No se vieron por muchos años. El padre no entendía al hijo, no podía comprenderlo. Sentirse mujer en el cuerpo de un hombre… Simplemente estaba mal. No se había dado cuenta de que no había que entender, que no había que imaginar, que intentar sentir lo que el otro; todo lo que había que hacer era dejar ser. 

El hijo decidió viajar para estudiar. Se formó y se recibió de profesional de la carrera que siempre había querido. Hizo amigos y formó una familia. En los últimos años, padres e hijo comenzaron a intercambiar cartas porque igualmente deseaban saber cómo estaba el otro.

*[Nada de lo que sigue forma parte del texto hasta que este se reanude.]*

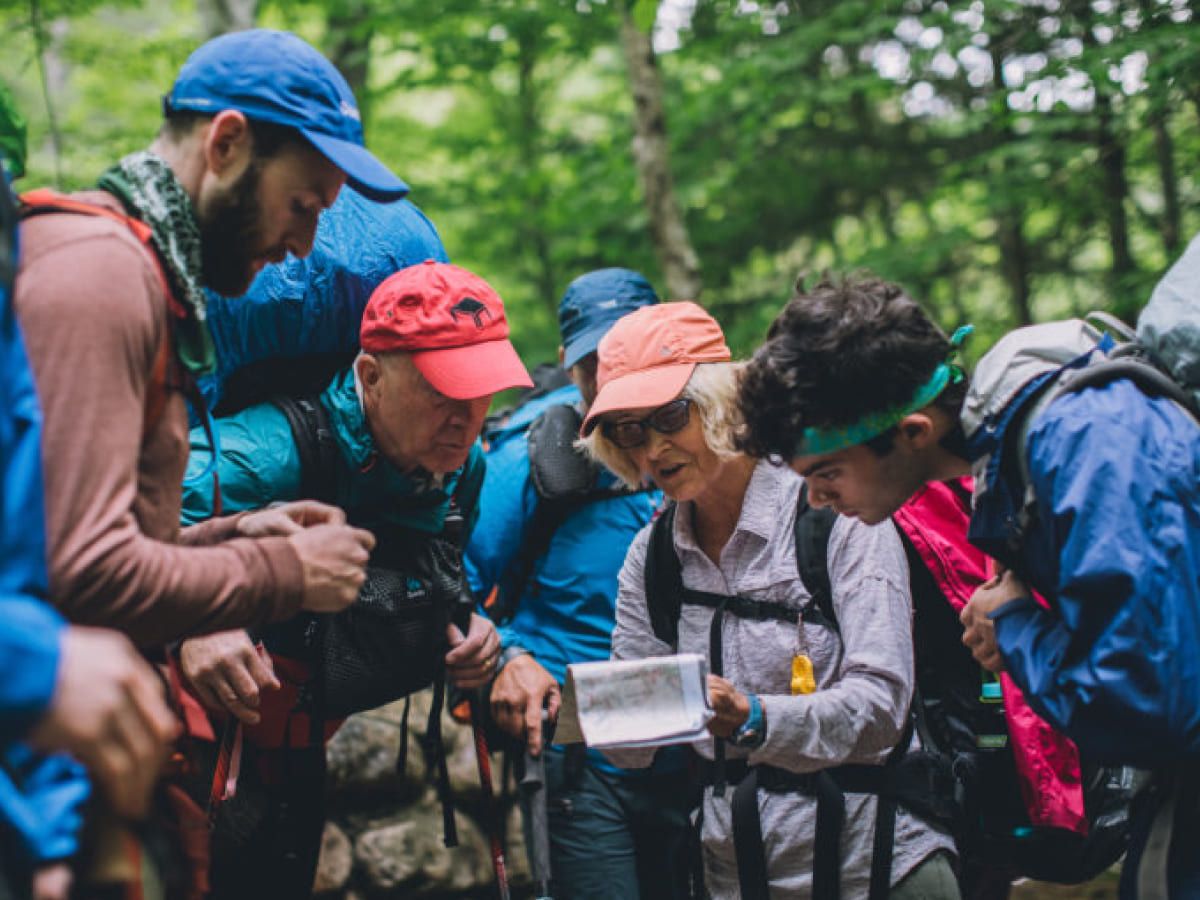 Group of volunteers interpret a map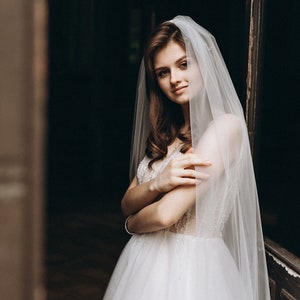 May include: A bride wearing a white wedding dress with a long veil, standing in a doorway. She is looking at the camera and smiling.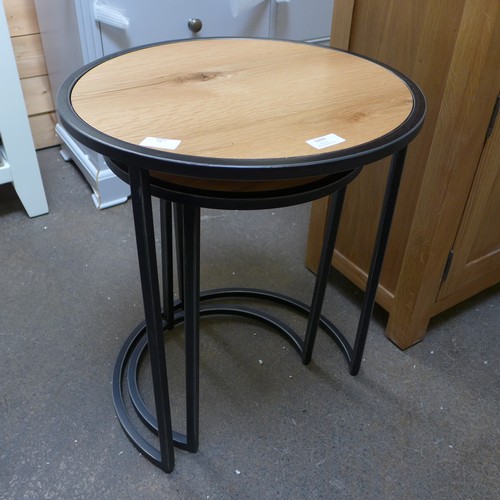 1699 - A Valentino industrial oak round nest of two tables (IA-RN2T)  * This lot is subject to VAT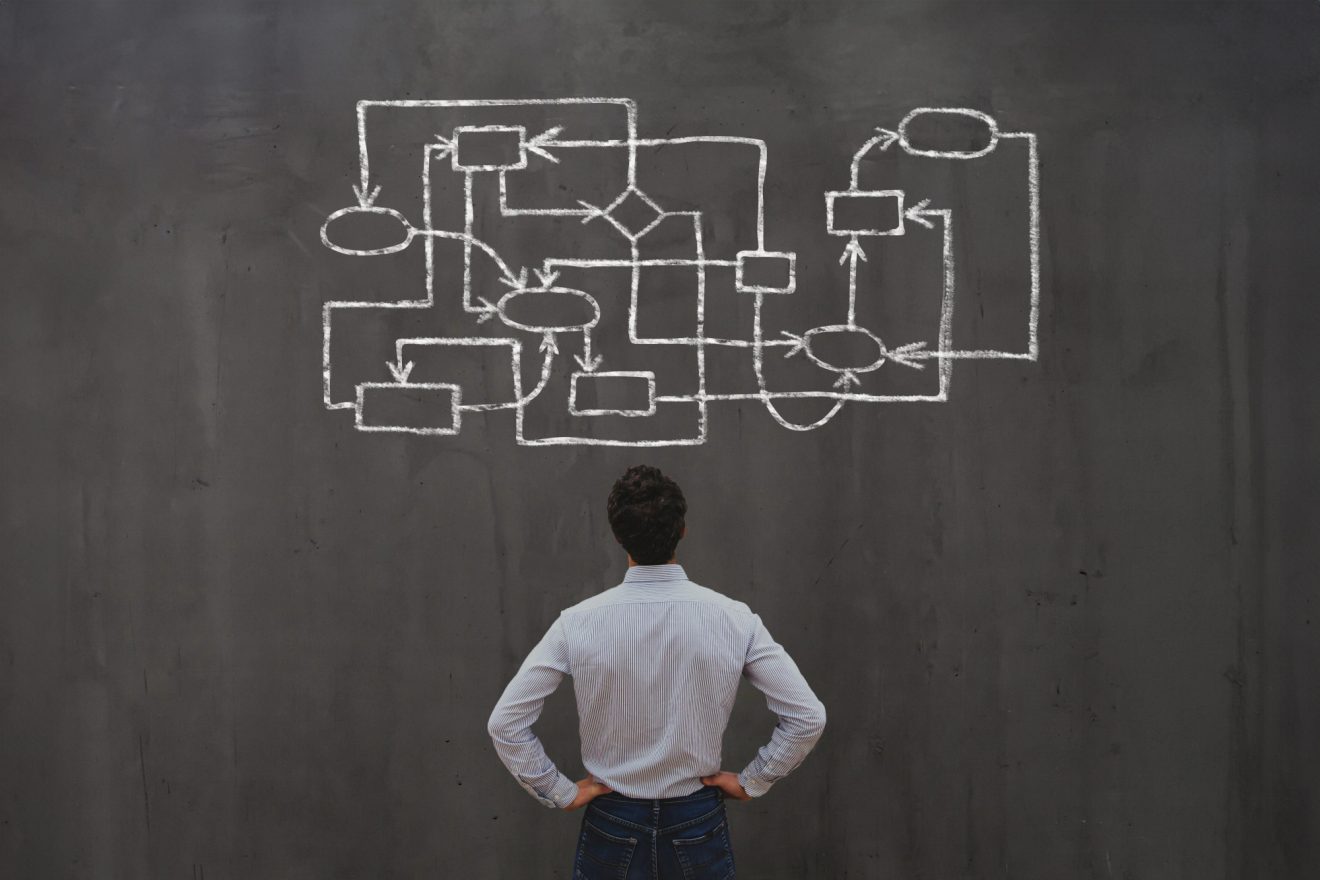 Man standing in front of a process workflow diagram on a chalkboard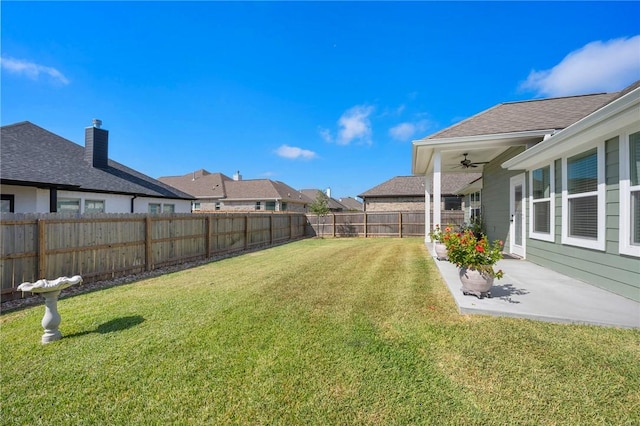 view of yard with ceiling fan and a patio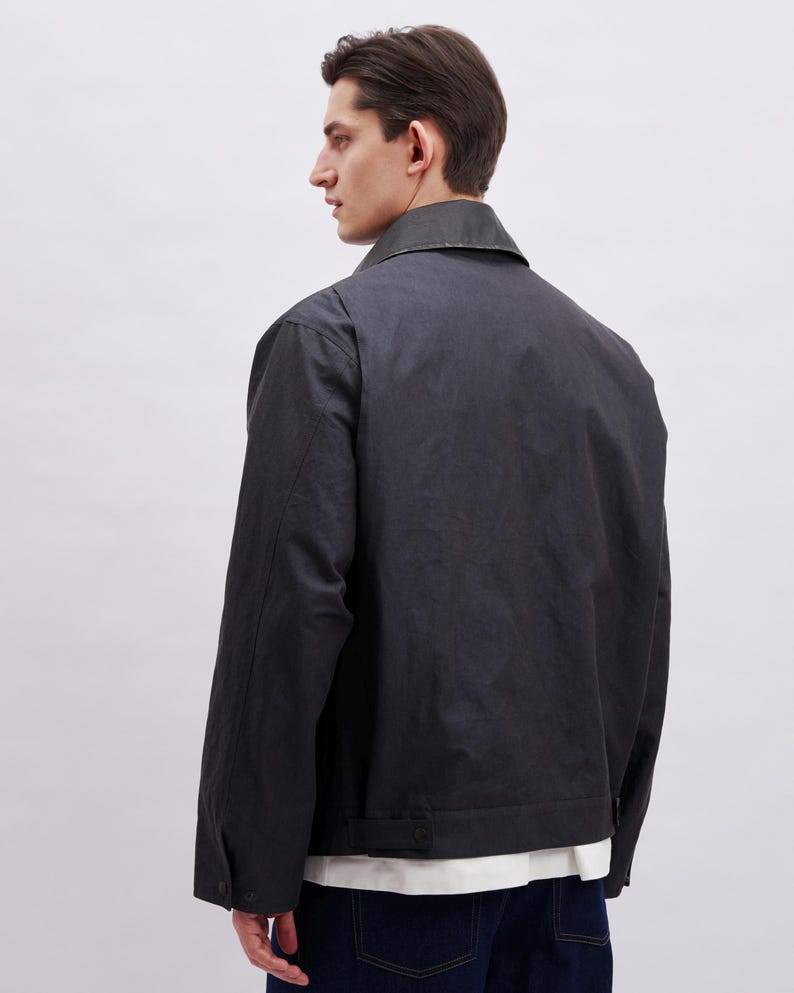 K&ouml;nnte beinhalten: Dunkelgraue Jacke mit Kragen und gekn&ouml;pften Manschetten. Die Jacke hat ein schlichtes Design und ein leicht gl&auml;nzendes Finish. Das Model tr&auml;gt ein wei&szlig;es Hemd darunter und dunkelblaue Jeans.
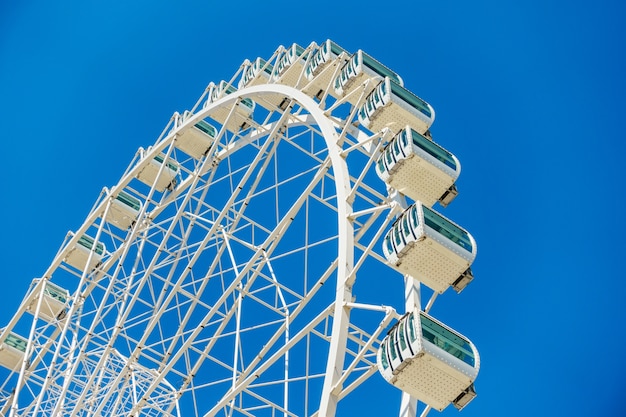 Снимок колеса обозрения под ясным голубым небом под низким углом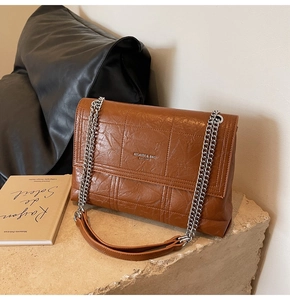 Detail of brown pleated leather texture and silver chain strap on a rectangular flap bag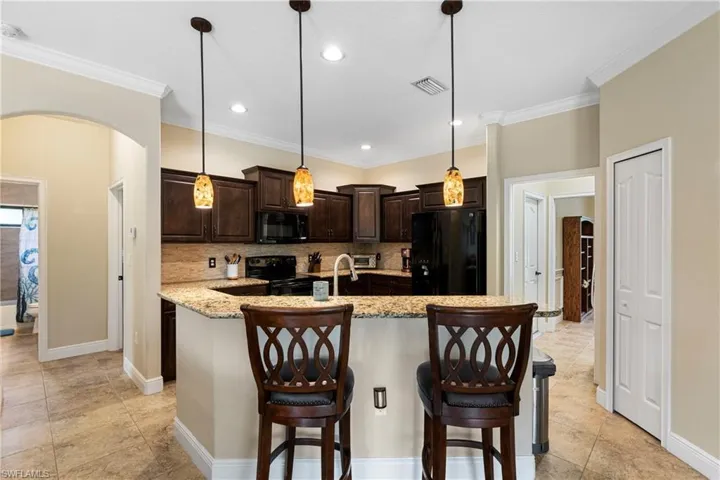 Kitchen featuring light stone counters, black appliances, dark brown cabinets, decorative light fixtures, and backsplash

Con el tiempo decidieron verse; el hijo viajaría. La madre y el padre estaban felices. El hijo llegaría en un vuelo esa mañana. Lo esperaban ansiosos, por eso una desazón los colmó cuando no lo vieron llegar. Resolvieron acercarse a una empleada de la aerolínea para consultar.

Mientras a paso presuroso se dirigían hacia ella, tropezó con ellos una mujer que lidiaba con una enorme valija a la que se le había roto una ruedita. La mujer levantó la vista para disculparse y, en el apuro, ambos le dijeron que no se preocupara. 
Ella sin embargo arrojó los brazos al cuello del hombre quien quedó atónito. Cuando éste la separó de él, pudo ver el rostro de la muchacha bañado en lágrimas, descubriendo en aquella mirada sus mismos ojos. 

Un viejo dolor abandonó los corazones de aquella familia cuando los padres abrazaron y contuvieron a la hija recién llegada, sin importar los años, sin importar nada más que el calor que los abrigaba y los latidos que sacudían sus pechos.